Larry Scott, commissioner of the Pacific 12 Conference, has quickly gained a reputation for making bold moves.
And bold statements too.
That was evident again Wednesday when Scott reflected on a Yahoo! Sports report detailing how a now-imprisoned University of Miami booster allegedly provided impermissible benefits to more than 70 Hurricanes athletes from 2002 to 2010.
Paul Dee was Miami’s athletic director from 1993 to 2008. Last year, he was chairman of the NCAA’s Committee on Infractions, overseeing USC’s receiving sanctions that ranked among the most severe in college sports history.
In a telephone interview, Scott was asked whether he agreed with national college football columnists who had described Dee as hypocritical.
“If the allegations prove true,” he said, “the words irony and hypocrisy don’t seem to go far enough.”
Scott said that, if allegations prove true, the Yahoo Sports! story was “a real indictment of some of the problems that exist in college sports and college football and underscores the need for dramatic reform in rules, culture and the enforcement process.”
An advocate for change, he noted: “I like considering bold, new ideas in terms of reform. If I worry about anything, it’s that the reform effort moves too slowly and does not go far enough.”

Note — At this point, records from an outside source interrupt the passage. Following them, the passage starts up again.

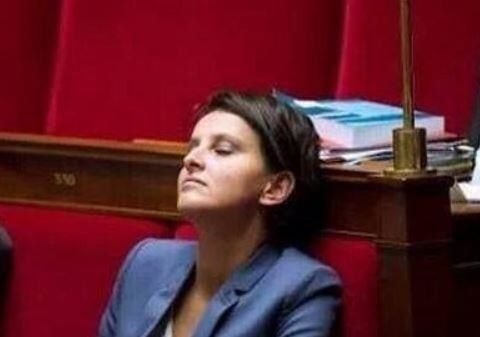 Assemblée Nationale : Najat Vallaud-Belkasomme..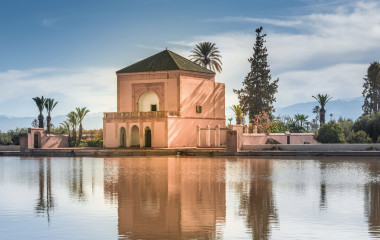 Menara gardens reflecting pool and pavilion, Marrakech, Morocco, Africa
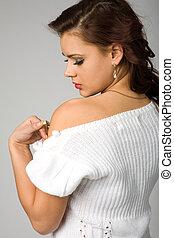 kobieta, w, biały, pulower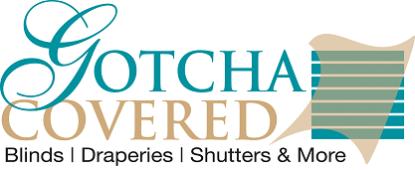 Gotcha Covered Window Fashions, Orland Park, , IL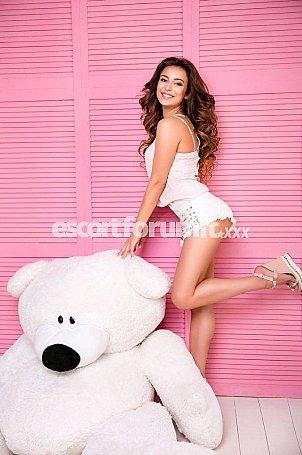 Iren_ORM Palermo  escort girl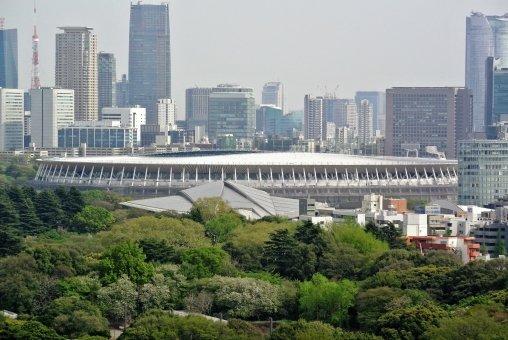 【速報】日本政府、東京五輪の海外客受け入れ拒否へ!!!!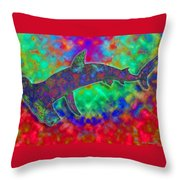 Rainbow Hammerhead Shark Throw Pillow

Scott emphasized he was not advocating for the NCAA to move the enforcement and penalty process outside the organization. But he endorses considering it.
“I think we need to step back and consider bold new ideas, including the possibility of bringing in outside resources,” he said.

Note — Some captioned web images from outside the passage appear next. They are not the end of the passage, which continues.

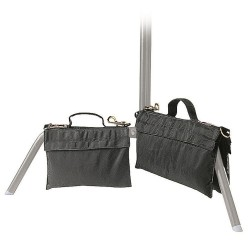 Sand Bag MANFROTTO 10Kg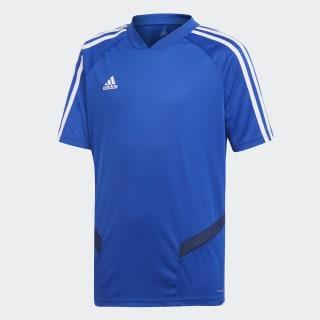 Tiro 19 Training Voetbalshirt Bold Blue / Dark Blue / White DT5292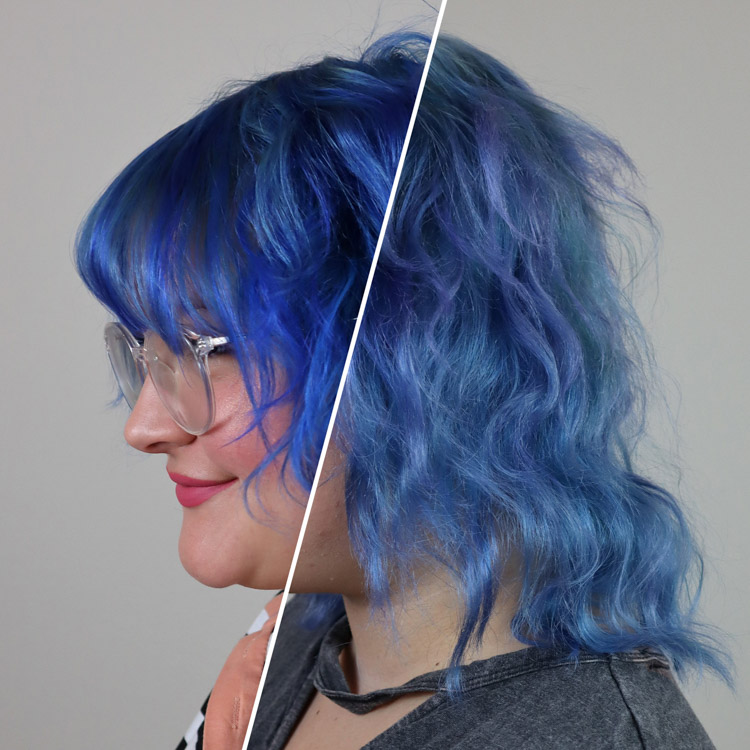 Before and after image of @xodearjune using The Fader Shampoo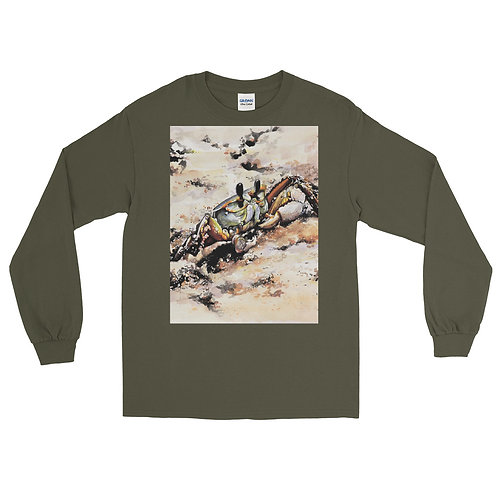Ghost Crab: Men's Long Sleeve Shirt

Dee raised the ire of USC administrators and fans in June 2010 when he said high-profile players “demand high-profile compliance,” while announcing the sanctions.

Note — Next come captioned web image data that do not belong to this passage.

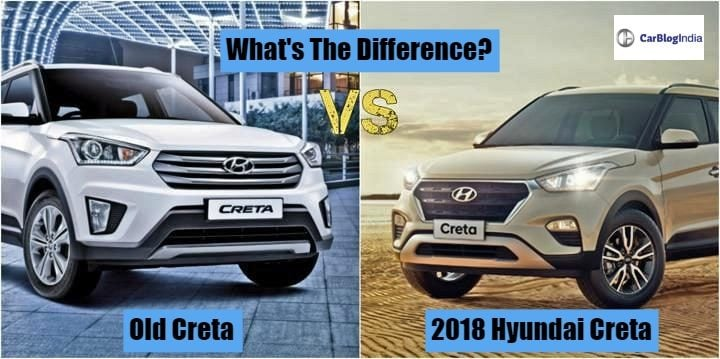 hyundai-creta-facelift-vs-creta-front-720x359 (1) image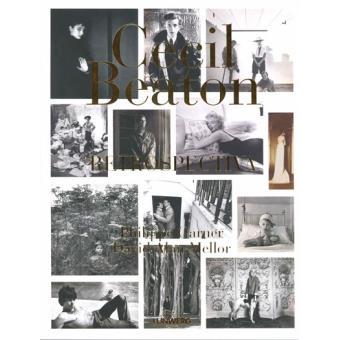 Cecil Beaton. Retrospectiva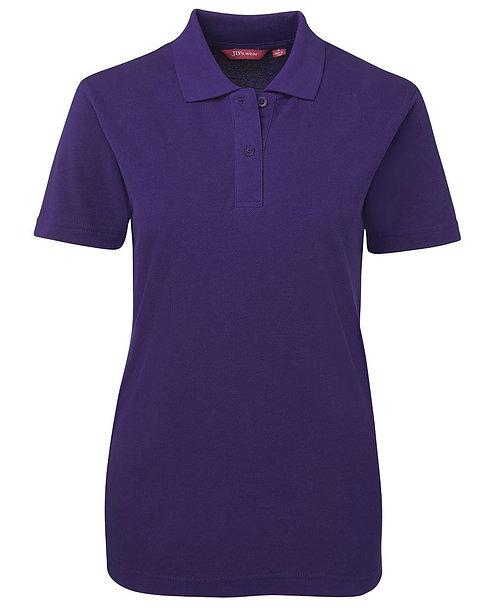Ladies Basic Pique SS Polo - Purple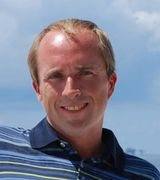 Kris Powell, Real Estate Agent in Gulf Shores, AL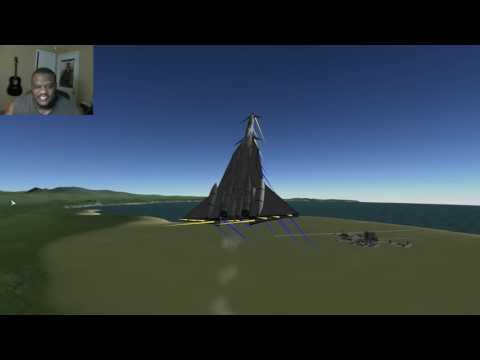 Kerbal Space Program | Snoopys Revenge and Stock Stable Shuttles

On Wednesday, former USC center Ryan Kalil, a 2006 All-American who plays for the Carolina Panthers, posted the quote on his Twitter feed. In a telephone interview, Cincinnati Bengals linebacker Keith Rivers, an All-American at USC in 2007, referenced the same quote.
“It’s unfortunate that he was so harsh on SC when his school was doing way more than what you found USC to be guilty of,” Rivers said.
USC Coach Lane Kiffin refrained from weighing in on the Miami situation. When asked for a short response to the scandal, he said: “It would take me a lot more than one or two words.”
Ed Orgeron, USC’s defensive line coach, was on the staff at Miami from 1988-1992.
“It’s been a long time since I’ve been there,” he said. “I just feel bad for the new coach and the staff.”
Middle linebacker Chris Galippo is nursing a shoulder sprain but Kiffin said he but could participate in Sunday’s scrimmage…. Freshman receiver Marqise Lee was absent from the morning practice because of a family emergency, Kiffin said. Lee returned for the evening workout and “was the star of the practice by far."… Quarterback Matt Barkley looked sharp but, for the second time in five days, cornerback Nickell Robey intercepted one of his passes returned it for a touchdown.